**HOW TO COMPLETE THIS TASK**: For the data below, give again exactly the lines from the one containing "Madness of Crowds, The: Gender, Race" through the one containing "Print Carrie Bradshaw", both ends included, and no others.

[TASK DATA — start]

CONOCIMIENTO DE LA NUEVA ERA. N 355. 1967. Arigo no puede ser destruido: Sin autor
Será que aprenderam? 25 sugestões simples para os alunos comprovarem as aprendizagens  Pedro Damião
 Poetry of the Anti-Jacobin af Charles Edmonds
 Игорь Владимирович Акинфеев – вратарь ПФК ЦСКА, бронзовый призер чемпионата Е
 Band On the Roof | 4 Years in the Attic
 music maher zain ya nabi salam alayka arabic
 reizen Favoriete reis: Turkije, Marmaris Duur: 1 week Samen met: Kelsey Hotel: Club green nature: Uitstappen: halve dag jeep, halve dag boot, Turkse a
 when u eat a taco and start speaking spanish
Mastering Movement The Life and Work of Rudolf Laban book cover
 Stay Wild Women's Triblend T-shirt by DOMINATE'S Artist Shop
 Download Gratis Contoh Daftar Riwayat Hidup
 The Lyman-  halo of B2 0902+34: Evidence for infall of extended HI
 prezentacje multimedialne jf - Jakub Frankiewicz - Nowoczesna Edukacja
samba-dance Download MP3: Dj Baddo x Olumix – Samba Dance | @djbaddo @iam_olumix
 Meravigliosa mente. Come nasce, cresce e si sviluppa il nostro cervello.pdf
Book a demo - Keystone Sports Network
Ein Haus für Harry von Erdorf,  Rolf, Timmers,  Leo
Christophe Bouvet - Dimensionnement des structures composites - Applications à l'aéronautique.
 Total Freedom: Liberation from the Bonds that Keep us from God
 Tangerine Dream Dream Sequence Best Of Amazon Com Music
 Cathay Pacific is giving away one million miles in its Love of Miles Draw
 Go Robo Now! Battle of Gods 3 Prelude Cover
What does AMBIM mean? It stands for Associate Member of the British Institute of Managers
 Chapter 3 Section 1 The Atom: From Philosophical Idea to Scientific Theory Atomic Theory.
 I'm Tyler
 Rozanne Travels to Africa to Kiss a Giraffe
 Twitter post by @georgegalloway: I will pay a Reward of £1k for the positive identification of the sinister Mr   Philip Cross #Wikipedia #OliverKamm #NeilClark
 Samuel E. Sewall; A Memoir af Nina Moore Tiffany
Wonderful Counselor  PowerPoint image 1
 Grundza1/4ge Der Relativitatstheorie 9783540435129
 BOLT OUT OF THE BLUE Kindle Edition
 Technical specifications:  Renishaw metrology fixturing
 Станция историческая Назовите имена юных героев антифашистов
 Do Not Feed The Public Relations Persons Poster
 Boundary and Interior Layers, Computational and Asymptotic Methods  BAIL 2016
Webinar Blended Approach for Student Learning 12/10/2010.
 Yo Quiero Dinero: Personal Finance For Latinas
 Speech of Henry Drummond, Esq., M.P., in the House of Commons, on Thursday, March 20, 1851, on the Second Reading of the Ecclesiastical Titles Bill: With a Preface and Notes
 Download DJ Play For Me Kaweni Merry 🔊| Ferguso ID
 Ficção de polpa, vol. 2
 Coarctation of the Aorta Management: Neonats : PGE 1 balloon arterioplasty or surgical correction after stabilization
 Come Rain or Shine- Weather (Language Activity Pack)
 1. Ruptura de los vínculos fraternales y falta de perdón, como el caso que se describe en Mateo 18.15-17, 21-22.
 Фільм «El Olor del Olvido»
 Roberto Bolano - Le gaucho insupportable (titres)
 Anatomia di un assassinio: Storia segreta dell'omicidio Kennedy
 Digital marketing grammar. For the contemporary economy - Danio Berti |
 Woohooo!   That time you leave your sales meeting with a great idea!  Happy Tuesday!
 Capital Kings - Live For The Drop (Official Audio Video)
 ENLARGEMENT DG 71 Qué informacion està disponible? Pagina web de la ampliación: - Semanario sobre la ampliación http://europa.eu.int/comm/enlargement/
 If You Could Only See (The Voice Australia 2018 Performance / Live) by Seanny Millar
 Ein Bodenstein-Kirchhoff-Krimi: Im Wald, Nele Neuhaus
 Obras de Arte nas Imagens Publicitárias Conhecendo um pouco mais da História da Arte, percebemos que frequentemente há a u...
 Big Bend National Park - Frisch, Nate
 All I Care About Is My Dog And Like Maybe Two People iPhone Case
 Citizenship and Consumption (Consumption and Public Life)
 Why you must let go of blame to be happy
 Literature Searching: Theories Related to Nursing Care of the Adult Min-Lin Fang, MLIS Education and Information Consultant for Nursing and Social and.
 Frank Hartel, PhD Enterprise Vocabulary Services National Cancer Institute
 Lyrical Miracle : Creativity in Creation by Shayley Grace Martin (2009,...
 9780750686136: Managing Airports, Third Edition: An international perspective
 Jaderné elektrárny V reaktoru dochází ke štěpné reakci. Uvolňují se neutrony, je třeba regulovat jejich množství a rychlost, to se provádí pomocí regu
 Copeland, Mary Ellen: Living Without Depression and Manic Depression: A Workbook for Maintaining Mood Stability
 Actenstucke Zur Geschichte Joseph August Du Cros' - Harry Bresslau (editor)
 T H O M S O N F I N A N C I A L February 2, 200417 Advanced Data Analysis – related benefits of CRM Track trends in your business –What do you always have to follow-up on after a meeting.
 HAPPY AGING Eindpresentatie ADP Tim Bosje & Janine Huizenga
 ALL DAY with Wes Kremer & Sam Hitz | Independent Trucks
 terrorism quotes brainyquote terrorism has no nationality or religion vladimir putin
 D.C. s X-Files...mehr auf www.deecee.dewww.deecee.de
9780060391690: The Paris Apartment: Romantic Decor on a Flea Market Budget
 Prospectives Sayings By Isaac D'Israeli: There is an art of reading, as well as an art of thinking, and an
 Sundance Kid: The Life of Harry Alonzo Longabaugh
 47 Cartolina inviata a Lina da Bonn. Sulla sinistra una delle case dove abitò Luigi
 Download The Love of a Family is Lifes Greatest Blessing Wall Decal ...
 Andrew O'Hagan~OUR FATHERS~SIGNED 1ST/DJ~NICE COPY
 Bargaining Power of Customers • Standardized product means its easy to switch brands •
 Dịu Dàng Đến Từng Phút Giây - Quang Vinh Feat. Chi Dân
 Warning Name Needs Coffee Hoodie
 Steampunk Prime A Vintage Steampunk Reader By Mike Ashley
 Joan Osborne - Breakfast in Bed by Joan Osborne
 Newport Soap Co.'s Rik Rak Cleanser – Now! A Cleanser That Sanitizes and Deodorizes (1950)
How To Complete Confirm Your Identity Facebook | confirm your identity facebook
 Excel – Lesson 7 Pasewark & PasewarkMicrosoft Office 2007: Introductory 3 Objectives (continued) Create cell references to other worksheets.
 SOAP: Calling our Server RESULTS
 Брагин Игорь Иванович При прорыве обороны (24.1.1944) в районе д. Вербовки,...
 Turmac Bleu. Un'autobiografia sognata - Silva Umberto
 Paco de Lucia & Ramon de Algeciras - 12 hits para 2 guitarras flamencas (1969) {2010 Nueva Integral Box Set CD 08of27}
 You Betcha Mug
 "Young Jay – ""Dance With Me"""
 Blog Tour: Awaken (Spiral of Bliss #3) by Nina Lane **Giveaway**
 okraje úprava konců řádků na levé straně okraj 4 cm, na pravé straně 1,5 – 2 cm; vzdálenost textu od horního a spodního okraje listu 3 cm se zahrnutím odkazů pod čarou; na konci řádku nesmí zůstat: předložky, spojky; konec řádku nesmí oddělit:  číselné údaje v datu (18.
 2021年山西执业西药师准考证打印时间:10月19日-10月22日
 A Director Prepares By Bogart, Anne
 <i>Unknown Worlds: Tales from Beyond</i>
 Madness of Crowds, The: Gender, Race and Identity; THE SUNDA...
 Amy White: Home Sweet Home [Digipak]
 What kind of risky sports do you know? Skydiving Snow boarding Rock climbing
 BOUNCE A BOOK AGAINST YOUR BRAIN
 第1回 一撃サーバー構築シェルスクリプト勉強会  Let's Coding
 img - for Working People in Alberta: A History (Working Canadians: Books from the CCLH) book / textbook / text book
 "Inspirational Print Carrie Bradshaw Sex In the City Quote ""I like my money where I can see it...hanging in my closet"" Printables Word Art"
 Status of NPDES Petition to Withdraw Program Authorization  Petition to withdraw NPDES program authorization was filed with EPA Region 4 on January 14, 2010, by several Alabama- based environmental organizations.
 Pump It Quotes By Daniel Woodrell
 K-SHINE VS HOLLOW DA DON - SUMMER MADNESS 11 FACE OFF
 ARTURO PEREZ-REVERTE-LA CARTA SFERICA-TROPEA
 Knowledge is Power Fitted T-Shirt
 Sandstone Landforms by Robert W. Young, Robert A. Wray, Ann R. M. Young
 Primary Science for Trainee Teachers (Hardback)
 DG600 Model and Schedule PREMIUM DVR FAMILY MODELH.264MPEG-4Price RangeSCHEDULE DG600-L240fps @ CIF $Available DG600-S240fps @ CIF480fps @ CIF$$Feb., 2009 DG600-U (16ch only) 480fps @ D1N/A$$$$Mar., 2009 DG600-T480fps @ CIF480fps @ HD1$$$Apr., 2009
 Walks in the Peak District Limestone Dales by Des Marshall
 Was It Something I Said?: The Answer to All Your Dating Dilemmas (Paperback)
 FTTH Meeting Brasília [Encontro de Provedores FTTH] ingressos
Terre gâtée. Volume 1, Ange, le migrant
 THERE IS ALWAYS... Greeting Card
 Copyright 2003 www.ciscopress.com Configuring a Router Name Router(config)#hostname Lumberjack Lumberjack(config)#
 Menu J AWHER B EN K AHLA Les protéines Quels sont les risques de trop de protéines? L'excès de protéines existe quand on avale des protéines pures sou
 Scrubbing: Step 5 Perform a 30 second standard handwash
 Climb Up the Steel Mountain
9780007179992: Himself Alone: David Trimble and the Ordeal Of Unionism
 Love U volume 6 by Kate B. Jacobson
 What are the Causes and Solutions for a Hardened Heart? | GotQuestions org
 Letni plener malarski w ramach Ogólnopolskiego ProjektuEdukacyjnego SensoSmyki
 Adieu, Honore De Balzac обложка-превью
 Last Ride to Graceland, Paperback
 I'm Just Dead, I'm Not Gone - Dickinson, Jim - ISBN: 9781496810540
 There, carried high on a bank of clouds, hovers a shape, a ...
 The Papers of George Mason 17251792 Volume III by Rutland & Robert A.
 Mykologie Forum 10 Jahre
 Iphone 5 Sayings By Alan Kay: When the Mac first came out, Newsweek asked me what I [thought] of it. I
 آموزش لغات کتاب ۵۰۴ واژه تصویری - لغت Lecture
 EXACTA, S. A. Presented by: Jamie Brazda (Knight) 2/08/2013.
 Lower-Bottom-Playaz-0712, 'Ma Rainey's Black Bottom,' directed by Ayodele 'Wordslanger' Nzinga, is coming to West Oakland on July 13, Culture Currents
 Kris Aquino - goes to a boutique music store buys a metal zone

[TASK DATA — finish]

**TASK ANSWER**:
 Madness of Crowds, The: Gender, Race and Identity; THE SUNDA...
 Amy White: Home Sweet Home [Digipak]
 What kind of risky sports do you know? Skydiving Snow boarding Rock climbing
 BOUNCE A BOOK AGAINST YOUR BRAIN
 第1回 一撃サーバー構築シェルスクリプト勉強会  Let's Coding
 img - for Working People in Alberta: A History (Working Canadians: Books from the CCLH) book / textbook / text book
 "Inspirational Print Carrie Bradshaw Sex In the City Quote ""I like my money where I can see it...hanging in my closet"" Printables Word Art"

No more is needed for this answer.